Eye of the tiger

If you’ve been a constant on social media for the past few weeks — and who hasn’t been —  or turned on Netflix even once, you’ve likely lost seven hours of your life to “Tiger King.” (For those familiar, like Carol Baskin and leopard print, it’s all or nothing.)  Once you emerge from your viewing stupor, vacant-eyed and flat-affected as Baskin herself, one question remains: What is it about Joe Exotic and his exploited band of outcasts that both engrosses and joins us as a community to blurt reflexively, WTH?

For anyone who hasn’t seen “Tiger King” and is incredibly lost right now, it’s a seven-part documentary about an intense feud between shady private zoo owner, Joe Exotic, and wildlife sanctuary owner, Carole Baskin. This conflict eventually spirals into a murder-for-hire plot by Joe Exotic as well as touching on lingering suspicions about Baskin’s involvement in her millionaire husband’s disappearance in 1987. When it comes to murder, mayhem and tendriled mullets, there really is something for everyone here. 

As a world politically divided, we might not agree on the federal response to a global pandemic but while on lockdown, we can all agree that Joe Exotic’s country crooning just might answer Hank Williams, Jr.’s eternal question: “Why do you drank?” We may not be able to recall the last time spent with someone outside of family, but Baskin’s current husband’s wedding day leash is still burned in our brains. Some things you can’t unsee. 

“Tiger King” may seem like a source of entertainment in unsure times, but it also shines a light on darker impulses — human and animal abuse, as well as the twisted inclination to binge on moral decay. Shockingly, according to the series, there are more tigers owned privately today than left in the wild. And the offenses pile further. Joe Exotic abuses and brainwashes his workers, many of whom eat off the same truck as the tigers. Exotic spends most of the show peacocking around his self-styled tiger fiefdom with as little regard for his employees as the beasts he exploits, and, according to some, executes in order to make room for more. This bizarre equal-opportunity disregard is no more apparent than when a worker’s arm is bitten off during zoo business hours. Casually, Joe enters the gift shop and announces to park goers, “Okay, I’m going to be honest. A tiger just bit someone’s arm off,” and then proceeds to offer a raincheck — giving a whole new meaning to a five-fingered discount.

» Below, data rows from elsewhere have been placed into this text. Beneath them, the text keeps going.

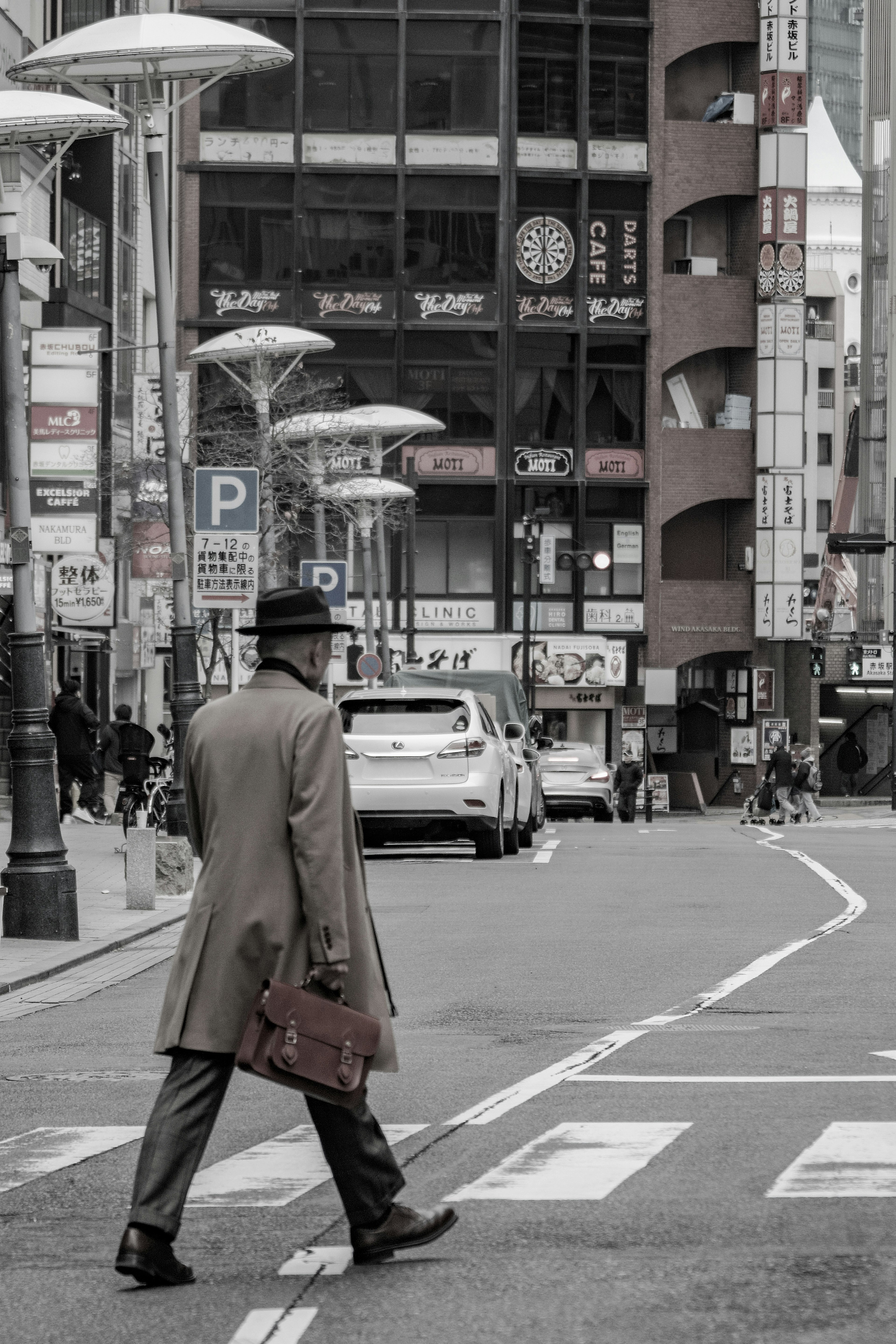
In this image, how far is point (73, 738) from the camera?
34.5 metres

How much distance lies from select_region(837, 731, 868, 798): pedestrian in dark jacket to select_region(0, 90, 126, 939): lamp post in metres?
66.3

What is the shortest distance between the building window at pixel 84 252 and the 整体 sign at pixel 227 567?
→ 21.4 metres

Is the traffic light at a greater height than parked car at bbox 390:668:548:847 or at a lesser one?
greater

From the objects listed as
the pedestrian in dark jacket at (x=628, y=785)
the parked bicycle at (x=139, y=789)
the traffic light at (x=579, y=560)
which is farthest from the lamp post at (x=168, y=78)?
the traffic light at (x=579, y=560)

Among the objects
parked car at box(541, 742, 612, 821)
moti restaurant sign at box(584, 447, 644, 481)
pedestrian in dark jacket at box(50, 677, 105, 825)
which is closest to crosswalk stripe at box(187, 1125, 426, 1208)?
A: pedestrian in dark jacket at box(50, 677, 105, 825)

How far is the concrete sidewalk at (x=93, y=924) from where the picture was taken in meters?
15.2

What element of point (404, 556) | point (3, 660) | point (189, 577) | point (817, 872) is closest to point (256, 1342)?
point (817, 872)

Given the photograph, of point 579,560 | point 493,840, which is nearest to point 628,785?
point 579,560

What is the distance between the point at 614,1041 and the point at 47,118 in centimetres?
1007

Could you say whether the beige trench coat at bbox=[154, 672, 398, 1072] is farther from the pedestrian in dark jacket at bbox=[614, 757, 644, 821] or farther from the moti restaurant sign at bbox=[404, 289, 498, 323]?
the moti restaurant sign at bbox=[404, 289, 498, 323]

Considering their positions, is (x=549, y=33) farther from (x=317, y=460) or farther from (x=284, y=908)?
(x=284, y=908)

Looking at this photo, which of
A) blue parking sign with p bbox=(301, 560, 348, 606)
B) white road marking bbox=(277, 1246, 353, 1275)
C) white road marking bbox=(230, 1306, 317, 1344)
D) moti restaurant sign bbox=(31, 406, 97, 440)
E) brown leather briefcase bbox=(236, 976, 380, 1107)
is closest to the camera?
white road marking bbox=(230, 1306, 317, 1344)

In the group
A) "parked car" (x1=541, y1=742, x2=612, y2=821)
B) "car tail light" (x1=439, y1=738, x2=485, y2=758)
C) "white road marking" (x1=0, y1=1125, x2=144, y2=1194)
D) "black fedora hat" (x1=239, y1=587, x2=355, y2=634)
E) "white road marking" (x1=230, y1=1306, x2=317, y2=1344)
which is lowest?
"parked car" (x1=541, y1=742, x2=612, y2=821)

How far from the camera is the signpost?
2508 centimetres
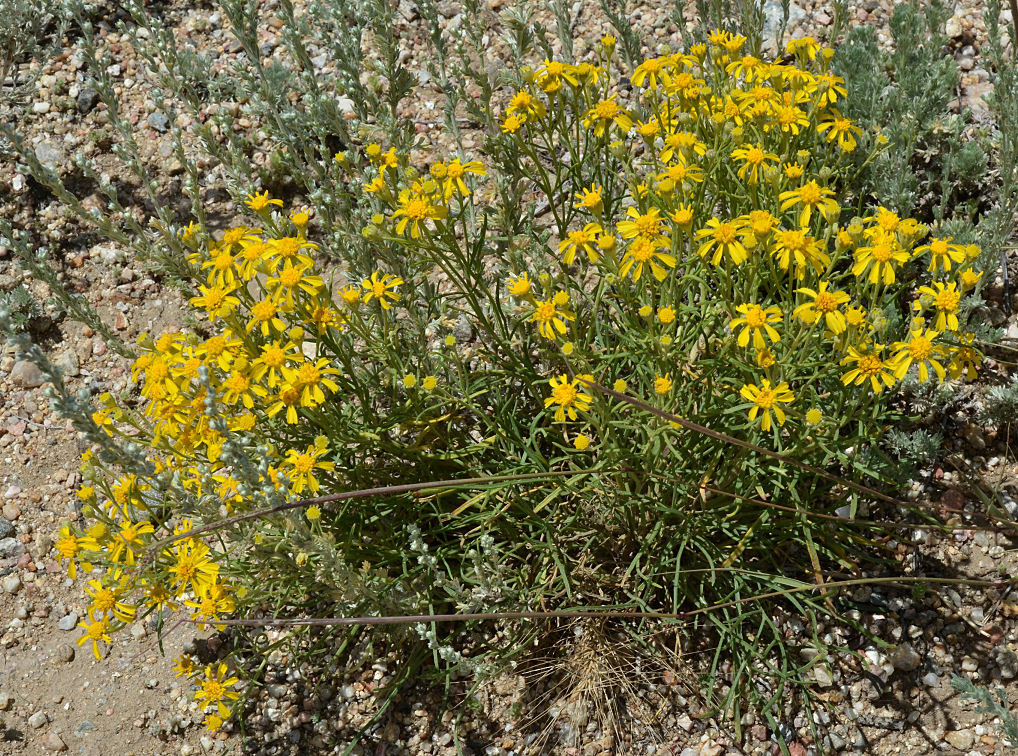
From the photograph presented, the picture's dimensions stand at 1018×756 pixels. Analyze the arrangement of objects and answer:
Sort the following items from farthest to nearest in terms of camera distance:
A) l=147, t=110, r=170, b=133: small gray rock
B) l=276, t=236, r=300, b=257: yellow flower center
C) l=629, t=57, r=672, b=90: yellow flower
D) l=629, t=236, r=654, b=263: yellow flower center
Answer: l=147, t=110, r=170, b=133: small gray rock → l=629, t=57, r=672, b=90: yellow flower → l=276, t=236, r=300, b=257: yellow flower center → l=629, t=236, r=654, b=263: yellow flower center

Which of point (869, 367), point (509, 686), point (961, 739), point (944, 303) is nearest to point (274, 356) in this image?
point (509, 686)

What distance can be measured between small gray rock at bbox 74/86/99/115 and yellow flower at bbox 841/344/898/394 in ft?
15.4

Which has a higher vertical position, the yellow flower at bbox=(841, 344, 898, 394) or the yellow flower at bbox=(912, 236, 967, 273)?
the yellow flower at bbox=(912, 236, 967, 273)

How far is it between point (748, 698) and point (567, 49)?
114 inches

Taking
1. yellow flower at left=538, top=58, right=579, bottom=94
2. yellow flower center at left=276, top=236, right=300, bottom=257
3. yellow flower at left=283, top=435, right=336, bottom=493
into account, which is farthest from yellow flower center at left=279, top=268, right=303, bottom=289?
yellow flower at left=538, top=58, right=579, bottom=94

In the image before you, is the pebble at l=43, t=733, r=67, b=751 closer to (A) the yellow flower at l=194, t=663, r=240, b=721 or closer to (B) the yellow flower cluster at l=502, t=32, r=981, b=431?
(A) the yellow flower at l=194, t=663, r=240, b=721

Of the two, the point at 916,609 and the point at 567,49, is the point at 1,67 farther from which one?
the point at 916,609

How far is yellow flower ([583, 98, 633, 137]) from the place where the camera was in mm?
3078

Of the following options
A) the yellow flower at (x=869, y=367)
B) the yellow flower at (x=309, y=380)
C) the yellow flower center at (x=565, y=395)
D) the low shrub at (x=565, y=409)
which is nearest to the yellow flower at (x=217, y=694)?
the low shrub at (x=565, y=409)

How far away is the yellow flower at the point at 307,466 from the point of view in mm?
2635

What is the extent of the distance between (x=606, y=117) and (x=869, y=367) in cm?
130

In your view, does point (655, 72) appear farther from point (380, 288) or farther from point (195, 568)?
point (195, 568)

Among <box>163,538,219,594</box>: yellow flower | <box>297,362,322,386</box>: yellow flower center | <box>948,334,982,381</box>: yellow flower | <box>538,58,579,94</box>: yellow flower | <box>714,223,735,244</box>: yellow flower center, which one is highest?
<box>538,58,579,94</box>: yellow flower

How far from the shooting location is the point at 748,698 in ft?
10.0
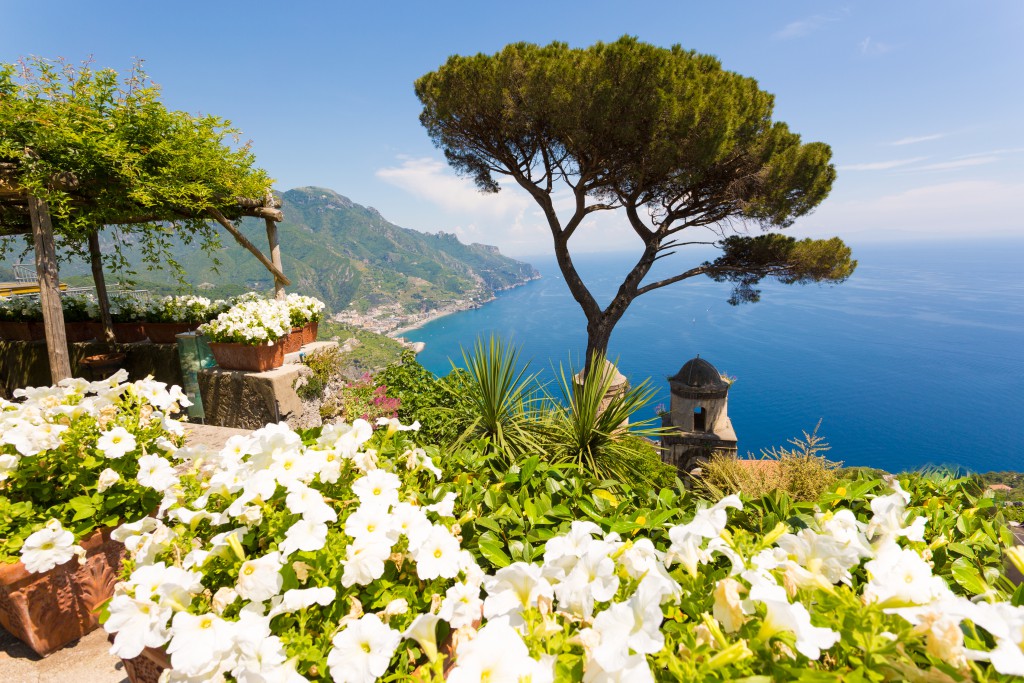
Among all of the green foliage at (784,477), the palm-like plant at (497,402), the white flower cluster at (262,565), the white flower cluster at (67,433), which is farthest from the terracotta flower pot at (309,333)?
the green foliage at (784,477)

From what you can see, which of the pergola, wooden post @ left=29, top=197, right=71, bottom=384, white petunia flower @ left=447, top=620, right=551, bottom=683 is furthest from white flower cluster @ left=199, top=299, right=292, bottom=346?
white petunia flower @ left=447, top=620, right=551, bottom=683

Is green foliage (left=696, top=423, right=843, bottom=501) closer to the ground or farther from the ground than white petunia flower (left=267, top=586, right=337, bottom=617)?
closer to the ground

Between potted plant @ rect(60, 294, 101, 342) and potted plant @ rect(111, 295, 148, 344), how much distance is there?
0.90ft

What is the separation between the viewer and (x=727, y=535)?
972 millimetres

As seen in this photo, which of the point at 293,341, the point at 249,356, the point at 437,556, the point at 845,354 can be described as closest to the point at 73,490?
the point at 437,556

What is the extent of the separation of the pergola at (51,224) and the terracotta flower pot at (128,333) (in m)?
0.09

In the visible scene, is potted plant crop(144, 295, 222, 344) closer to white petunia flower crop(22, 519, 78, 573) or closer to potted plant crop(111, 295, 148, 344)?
potted plant crop(111, 295, 148, 344)

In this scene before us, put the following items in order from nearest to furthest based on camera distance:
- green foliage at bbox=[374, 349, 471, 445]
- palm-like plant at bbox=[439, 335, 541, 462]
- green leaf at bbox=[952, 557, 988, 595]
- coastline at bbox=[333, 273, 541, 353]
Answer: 1. green leaf at bbox=[952, 557, 988, 595]
2. palm-like plant at bbox=[439, 335, 541, 462]
3. green foliage at bbox=[374, 349, 471, 445]
4. coastline at bbox=[333, 273, 541, 353]

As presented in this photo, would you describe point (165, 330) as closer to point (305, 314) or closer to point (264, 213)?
point (264, 213)

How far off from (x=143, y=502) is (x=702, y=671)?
207cm

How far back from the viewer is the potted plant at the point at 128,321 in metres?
5.93

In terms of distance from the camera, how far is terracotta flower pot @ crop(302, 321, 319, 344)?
5.21 metres

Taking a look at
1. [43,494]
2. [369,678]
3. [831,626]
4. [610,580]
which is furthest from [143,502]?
[831,626]

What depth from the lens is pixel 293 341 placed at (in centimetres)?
496
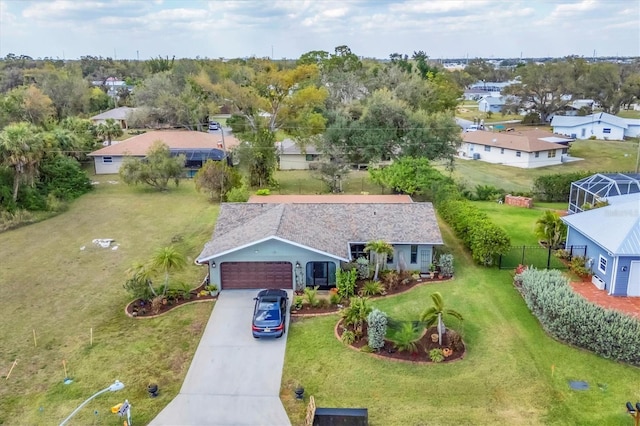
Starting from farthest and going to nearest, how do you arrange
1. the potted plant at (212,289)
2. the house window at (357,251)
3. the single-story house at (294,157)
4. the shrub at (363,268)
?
the single-story house at (294,157), the house window at (357,251), the shrub at (363,268), the potted plant at (212,289)

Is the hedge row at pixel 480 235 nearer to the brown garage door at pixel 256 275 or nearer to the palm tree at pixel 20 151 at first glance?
the brown garage door at pixel 256 275

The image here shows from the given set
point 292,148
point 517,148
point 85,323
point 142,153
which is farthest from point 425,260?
point 517,148

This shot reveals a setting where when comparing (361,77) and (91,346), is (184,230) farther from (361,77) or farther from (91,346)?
(361,77)

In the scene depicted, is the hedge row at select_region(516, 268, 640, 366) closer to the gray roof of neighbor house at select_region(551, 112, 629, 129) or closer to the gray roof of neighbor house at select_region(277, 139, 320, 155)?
the gray roof of neighbor house at select_region(277, 139, 320, 155)

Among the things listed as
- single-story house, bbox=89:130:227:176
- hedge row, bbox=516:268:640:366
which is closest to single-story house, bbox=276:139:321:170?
single-story house, bbox=89:130:227:176

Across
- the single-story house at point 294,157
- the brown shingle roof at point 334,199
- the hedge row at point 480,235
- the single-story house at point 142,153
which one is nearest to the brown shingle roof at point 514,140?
the single-story house at point 294,157

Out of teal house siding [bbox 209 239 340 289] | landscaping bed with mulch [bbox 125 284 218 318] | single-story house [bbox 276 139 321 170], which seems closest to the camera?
landscaping bed with mulch [bbox 125 284 218 318]

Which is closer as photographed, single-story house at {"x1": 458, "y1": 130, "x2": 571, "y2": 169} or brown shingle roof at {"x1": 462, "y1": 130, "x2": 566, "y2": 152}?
single-story house at {"x1": 458, "y1": 130, "x2": 571, "y2": 169}

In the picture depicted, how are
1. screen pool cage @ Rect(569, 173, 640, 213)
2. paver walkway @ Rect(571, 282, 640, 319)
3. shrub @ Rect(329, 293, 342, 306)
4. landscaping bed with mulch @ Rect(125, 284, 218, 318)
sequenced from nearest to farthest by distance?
1. paver walkway @ Rect(571, 282, 640, 319)
2. landscaping bed with mulch @ Rect(125, 284, 218, 318)
3. shrub @ Rect(329, 293, 342, 306)
4. screen pool cage @ Rect(569, 173, 640, 213)
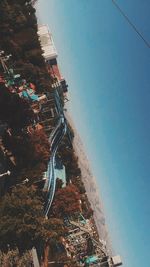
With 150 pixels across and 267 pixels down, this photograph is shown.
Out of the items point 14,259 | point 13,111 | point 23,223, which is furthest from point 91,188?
point 14,259

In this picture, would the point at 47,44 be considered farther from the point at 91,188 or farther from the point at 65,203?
the point at 65,203

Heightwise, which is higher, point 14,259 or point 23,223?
point 23,223

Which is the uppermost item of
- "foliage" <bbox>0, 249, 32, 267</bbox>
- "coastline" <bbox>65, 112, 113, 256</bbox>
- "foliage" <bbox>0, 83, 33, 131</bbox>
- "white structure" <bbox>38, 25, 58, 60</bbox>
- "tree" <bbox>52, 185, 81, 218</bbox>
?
"white structure" <bbox>38, 25, 58, 60</bbox>

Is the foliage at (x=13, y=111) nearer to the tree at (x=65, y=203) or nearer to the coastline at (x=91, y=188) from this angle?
the tree at (x=65, y=203)

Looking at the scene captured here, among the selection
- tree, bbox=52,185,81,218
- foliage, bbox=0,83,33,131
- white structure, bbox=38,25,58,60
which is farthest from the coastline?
foliage, bbox=0,83,33,131

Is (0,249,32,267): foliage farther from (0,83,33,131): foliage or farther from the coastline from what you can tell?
the coastline

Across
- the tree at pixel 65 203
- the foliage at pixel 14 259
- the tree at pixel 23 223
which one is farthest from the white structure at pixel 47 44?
the foliage at pixel 14 259
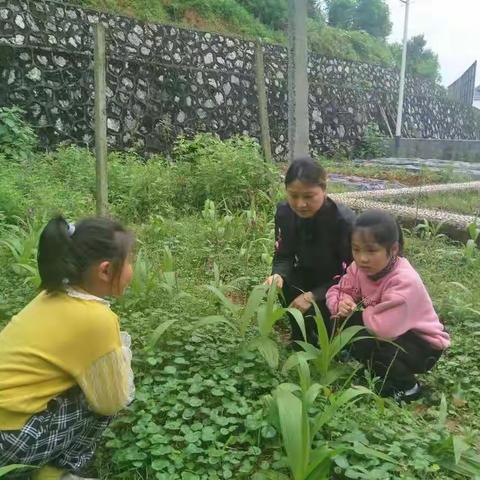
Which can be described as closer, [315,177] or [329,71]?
[315,177]

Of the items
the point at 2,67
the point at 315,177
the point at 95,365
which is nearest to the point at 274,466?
the point at 95,365

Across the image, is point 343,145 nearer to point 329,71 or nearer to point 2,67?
point 329,71

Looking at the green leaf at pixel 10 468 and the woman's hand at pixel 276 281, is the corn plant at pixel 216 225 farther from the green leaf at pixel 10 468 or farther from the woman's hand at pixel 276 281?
the green leaf at pixel 10 468

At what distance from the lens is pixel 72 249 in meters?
1.75

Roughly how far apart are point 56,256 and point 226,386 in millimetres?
861

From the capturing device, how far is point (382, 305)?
244cm

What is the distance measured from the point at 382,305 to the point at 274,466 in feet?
3.00

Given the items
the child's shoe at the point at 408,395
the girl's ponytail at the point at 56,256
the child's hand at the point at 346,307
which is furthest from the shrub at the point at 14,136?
the child's shoe at the point at 408,395

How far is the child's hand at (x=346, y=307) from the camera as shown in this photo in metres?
2.50

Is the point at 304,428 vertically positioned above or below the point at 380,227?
below

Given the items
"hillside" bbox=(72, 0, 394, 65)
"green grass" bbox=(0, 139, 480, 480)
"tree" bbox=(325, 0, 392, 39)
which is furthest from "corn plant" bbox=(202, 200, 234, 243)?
"tree" bbox=(325, 0, 392, 39)

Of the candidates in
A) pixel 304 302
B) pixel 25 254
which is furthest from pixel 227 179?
pixel 304 302

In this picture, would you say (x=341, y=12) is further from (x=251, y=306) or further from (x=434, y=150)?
(x=251, y=306)

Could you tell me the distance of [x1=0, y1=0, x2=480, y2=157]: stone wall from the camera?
782 cm
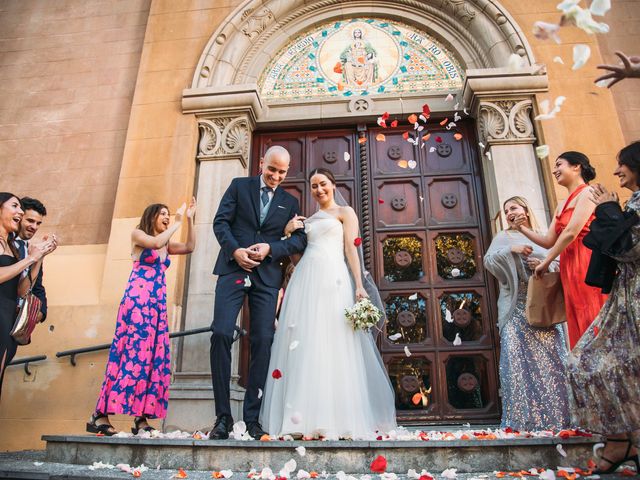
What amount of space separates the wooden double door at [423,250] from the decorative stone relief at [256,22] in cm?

Joe exercises various forms of captivity as does the documentary itself. “Tiger King” enthralls with morbid curiosity and perhaps an uncomfortable dose of superiority. Watching people at their worst, we distance and exalt ourselves from the immoral and the unlucky. Not us, we are assured — mouths agape and pointing at the flickering screen, hostages encaged by the prompt, “Are you still watching?”